Fast forward to this season’s team, which was made up of six sophomores, three freshmen, two juniors and one senior during the regular season. While that 2003 team had three seniors as their leading scorers, the 2019-2020 team was paced by freshman Samerika Young (11.4 ppg.), sophomore Sydney McKee (10.4 ppg.), junior Mariah Jarnet (5.3 ppg.) and senior Seira Roberts (4.8 ppg.). This team, which ended at 26-8 overall, began the season with 13 straight wins but went 3-7 in 605 League play, which included a 45-43 win over last season’s league champion, Oxford Academy on Jan. 31. Artesia had lost 54 straight league contests before knocking off John Glenn High 38-35 on Jan. 17. 

But in between CIF divisional championships, the program went through some rough times. Since the 2006-2007 season, the program had not had a winning record until now. And from the 2012-1013 to 2017-2018 seasons, Artesia went 27-122 and endured some bad losses. One was a 62-4 blowout to Cerritos High in 2014 and another was a 60-19 setback to Mayfair High in 2013, just to name a few.
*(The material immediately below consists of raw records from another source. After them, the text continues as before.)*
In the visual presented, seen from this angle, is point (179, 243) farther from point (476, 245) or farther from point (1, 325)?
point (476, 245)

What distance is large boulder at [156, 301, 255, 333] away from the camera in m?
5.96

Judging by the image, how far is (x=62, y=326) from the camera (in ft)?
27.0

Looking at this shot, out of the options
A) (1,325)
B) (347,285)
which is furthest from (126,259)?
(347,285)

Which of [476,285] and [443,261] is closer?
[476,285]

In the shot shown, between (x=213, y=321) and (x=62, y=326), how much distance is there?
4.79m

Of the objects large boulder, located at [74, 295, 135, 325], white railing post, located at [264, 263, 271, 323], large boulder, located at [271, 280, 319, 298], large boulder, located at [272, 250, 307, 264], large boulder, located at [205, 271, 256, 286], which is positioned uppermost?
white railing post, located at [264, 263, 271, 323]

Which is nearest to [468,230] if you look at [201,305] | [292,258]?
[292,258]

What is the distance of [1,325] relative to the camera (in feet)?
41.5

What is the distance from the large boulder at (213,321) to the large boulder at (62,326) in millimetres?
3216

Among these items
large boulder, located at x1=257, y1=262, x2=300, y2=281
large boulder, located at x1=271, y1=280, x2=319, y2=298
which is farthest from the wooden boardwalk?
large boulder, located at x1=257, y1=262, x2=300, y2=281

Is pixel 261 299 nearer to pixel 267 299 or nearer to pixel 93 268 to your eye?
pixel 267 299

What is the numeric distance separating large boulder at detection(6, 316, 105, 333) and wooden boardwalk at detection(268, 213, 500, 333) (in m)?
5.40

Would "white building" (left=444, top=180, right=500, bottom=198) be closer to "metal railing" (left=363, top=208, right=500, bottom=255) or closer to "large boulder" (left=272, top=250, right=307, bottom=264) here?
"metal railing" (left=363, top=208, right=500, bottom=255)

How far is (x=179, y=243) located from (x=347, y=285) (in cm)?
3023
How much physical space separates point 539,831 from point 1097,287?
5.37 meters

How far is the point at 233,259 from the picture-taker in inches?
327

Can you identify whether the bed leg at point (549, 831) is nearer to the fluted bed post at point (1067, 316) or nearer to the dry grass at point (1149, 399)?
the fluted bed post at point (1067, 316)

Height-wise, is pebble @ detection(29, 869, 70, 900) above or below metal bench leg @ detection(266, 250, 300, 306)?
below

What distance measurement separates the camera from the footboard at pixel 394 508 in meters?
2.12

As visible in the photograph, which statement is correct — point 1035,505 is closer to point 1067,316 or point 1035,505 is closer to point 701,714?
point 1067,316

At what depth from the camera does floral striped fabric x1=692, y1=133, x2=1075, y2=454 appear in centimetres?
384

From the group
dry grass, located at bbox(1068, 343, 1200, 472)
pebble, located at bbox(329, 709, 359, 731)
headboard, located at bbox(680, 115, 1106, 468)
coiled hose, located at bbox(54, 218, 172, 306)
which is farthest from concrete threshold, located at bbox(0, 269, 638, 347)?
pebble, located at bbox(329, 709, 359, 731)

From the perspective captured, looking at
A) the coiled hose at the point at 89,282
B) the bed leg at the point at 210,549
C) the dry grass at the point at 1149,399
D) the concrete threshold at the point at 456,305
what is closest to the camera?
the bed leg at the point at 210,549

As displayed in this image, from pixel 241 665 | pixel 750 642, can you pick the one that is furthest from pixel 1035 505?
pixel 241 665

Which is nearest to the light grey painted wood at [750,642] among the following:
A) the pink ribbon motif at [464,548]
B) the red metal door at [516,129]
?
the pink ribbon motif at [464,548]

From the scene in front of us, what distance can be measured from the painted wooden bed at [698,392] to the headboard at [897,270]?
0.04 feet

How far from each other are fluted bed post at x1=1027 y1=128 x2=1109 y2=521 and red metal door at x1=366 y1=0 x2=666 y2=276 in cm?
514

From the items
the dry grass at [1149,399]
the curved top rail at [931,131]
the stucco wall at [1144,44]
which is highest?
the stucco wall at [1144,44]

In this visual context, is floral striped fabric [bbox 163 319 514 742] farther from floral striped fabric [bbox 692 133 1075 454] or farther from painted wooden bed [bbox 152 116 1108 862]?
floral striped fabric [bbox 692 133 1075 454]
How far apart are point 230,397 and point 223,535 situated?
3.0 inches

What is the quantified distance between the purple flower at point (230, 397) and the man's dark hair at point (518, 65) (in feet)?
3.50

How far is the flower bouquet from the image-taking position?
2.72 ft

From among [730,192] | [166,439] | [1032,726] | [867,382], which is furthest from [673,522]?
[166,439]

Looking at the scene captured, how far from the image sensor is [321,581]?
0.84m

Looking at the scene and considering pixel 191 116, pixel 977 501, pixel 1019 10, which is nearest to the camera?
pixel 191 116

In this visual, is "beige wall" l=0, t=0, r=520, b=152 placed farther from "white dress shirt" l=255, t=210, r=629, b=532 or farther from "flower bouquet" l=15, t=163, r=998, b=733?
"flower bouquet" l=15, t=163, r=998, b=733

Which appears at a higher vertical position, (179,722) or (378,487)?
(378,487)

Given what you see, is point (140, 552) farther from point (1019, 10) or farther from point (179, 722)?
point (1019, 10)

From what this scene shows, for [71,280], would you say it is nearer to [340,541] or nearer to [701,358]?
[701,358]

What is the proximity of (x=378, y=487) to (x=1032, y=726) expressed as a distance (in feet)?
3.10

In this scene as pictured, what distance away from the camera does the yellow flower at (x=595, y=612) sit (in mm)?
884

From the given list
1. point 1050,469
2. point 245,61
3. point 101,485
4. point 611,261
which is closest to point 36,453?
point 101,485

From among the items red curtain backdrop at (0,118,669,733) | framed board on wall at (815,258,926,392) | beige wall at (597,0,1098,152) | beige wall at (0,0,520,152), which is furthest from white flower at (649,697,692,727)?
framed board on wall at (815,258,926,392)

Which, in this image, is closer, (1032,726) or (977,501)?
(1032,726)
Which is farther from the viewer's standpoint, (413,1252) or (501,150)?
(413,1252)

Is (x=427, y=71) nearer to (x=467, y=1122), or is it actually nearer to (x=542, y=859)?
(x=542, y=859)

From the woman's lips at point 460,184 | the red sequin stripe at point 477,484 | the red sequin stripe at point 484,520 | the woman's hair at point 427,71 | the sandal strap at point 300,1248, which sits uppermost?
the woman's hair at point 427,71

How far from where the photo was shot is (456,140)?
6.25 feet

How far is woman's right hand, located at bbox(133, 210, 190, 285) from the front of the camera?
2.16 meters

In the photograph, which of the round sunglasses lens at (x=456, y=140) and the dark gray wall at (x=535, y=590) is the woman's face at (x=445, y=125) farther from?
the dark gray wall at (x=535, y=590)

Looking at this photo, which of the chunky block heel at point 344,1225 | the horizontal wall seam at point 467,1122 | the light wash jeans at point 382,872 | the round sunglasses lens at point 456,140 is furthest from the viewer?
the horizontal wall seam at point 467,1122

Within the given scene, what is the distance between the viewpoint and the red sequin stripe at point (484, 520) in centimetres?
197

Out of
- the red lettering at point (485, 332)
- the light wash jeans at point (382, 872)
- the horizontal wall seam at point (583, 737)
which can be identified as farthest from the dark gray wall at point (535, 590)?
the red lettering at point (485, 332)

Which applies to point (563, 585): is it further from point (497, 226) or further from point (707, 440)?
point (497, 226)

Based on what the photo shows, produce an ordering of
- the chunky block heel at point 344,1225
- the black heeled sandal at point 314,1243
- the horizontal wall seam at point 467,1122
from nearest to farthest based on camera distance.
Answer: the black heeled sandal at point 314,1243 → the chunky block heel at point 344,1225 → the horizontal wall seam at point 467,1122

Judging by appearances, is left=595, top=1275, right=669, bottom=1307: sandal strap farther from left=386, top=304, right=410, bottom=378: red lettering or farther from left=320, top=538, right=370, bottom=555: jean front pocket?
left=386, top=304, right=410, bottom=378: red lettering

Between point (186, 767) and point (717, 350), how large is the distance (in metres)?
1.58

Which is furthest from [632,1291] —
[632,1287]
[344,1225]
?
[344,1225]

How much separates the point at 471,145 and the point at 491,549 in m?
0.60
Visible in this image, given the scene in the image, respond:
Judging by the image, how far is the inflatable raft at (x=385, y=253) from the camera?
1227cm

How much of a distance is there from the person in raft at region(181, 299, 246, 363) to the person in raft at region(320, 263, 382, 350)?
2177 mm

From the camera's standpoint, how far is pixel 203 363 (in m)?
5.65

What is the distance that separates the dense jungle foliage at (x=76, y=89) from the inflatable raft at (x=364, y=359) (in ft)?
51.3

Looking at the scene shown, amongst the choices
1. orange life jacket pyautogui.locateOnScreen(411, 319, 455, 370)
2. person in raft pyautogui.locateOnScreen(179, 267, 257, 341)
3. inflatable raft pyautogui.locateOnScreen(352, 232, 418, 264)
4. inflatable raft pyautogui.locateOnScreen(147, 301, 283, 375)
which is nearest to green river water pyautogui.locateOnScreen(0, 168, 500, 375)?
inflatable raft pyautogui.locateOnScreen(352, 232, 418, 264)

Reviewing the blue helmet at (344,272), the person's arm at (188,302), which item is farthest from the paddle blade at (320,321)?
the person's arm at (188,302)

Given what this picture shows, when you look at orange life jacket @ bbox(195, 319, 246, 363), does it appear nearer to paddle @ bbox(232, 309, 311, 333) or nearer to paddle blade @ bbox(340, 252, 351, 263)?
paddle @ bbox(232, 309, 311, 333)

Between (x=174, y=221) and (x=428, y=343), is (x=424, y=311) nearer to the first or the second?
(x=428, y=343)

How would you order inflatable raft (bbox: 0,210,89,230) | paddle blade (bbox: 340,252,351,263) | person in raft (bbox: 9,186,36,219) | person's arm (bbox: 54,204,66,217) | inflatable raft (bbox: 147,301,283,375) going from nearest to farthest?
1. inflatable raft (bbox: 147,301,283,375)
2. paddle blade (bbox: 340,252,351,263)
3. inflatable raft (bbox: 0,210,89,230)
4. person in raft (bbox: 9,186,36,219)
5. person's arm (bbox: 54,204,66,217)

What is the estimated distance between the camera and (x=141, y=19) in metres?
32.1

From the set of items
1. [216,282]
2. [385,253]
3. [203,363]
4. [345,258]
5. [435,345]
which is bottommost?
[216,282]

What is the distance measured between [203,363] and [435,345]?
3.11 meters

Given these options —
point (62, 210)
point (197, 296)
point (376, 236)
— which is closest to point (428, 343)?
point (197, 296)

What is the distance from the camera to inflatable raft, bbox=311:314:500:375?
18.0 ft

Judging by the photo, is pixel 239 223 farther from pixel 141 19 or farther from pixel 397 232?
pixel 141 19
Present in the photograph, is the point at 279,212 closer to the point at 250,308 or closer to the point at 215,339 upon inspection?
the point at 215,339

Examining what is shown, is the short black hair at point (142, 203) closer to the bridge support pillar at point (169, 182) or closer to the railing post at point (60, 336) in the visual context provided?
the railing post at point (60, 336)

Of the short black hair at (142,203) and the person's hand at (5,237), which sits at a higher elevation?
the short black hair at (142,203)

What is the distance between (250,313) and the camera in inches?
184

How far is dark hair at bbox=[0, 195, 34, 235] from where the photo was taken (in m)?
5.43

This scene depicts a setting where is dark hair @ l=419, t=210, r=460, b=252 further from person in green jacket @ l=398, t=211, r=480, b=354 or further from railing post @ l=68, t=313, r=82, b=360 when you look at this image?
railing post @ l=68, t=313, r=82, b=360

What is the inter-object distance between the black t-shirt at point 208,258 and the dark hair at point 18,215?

Now, the program is on the rise and with the youth getting better and better, the potential for more championships is still there. The turnaround, which actually began last season when Artesia began the season 12-6 before losing 10 straight in league, can be attributed to a trip to the Nike Coaches Classic in Las Vegas that Pouncey and assistant coach Matt Soriano took in the offseason. They talked about revamping the offense and defense, train in the weight room different, run different and make the kids play harder. Pouncey would also bring in various coaches in the past to speak to the team in the locker room, including some of the current 605 League coaches as well as former Cerritos High and current Citrus Valley High football head coach Kurt Bruich, who along with his wife Lisa, came to the game. The end result was Pouncey scheduling Division 5 A and 5 AA non-league opponents along with a few from Division 4 A and 4 AA.

“I’m beyond grateful about that,” Pouncey said. “Most people don’t have that luxury knowing that many great head coaches and them all actually being their friends that I could talk to and pick brains of.

“It also let us know that an 18-0 preseason that we could be here today,” Pouncey continued. “We played a few [Division] 4 teams and mostly [Division] 5 AA. But it was a very, very good tune-up for us to be in the seats that we’re in today.”

For Roberts, she remembers what is was like in the beginning of her high school career. That team went 6-18. But since then, the program has been gradually getting better and better.

“I don’t know where to start,” Roberts said. “But first off, we’re blessed; my team is blessed. Especially me. I’ve been on varsity for four years and honestly, when I was a freshman, I didn’t know if I should have started as a varsity player. I thought that I should have started on the freshman team or the j.v. team and work my way up and show them that I deserve to be on the varsity instead of just jumping right away to varsity.

“Coach Pouncey always knew what he was doing,” Roberts later said. “He pushed me. He took me aside and always told me to just play the game and know that ‘you got it’ and just to be smart and play.”

“Everybody made fun of me,” Pouncey said. “They made fun of me because you want these kids to look nice in these jumpsuits. And you want to take them places and ‘why do you worry about making a lay-up’. I know, but the culture had to change somewhere, and that team two years ago decided to be the team that let me in and let me build it. Our foundation is so strong with those kids, and they’re all out there. The culture has changed for us at Artesia.”

But now, no one is making fun at Pouncey or the program. In fact, in the past two decades, Pouncey is second to Roczey in terms of tenure with the program. After Roczey and before Pouncey, the program went through five head coaches. And who knows, if more coaches of struggling programs can do what Pouncey did this past season, then more programs can also end those losing ways. It worked for Artesia.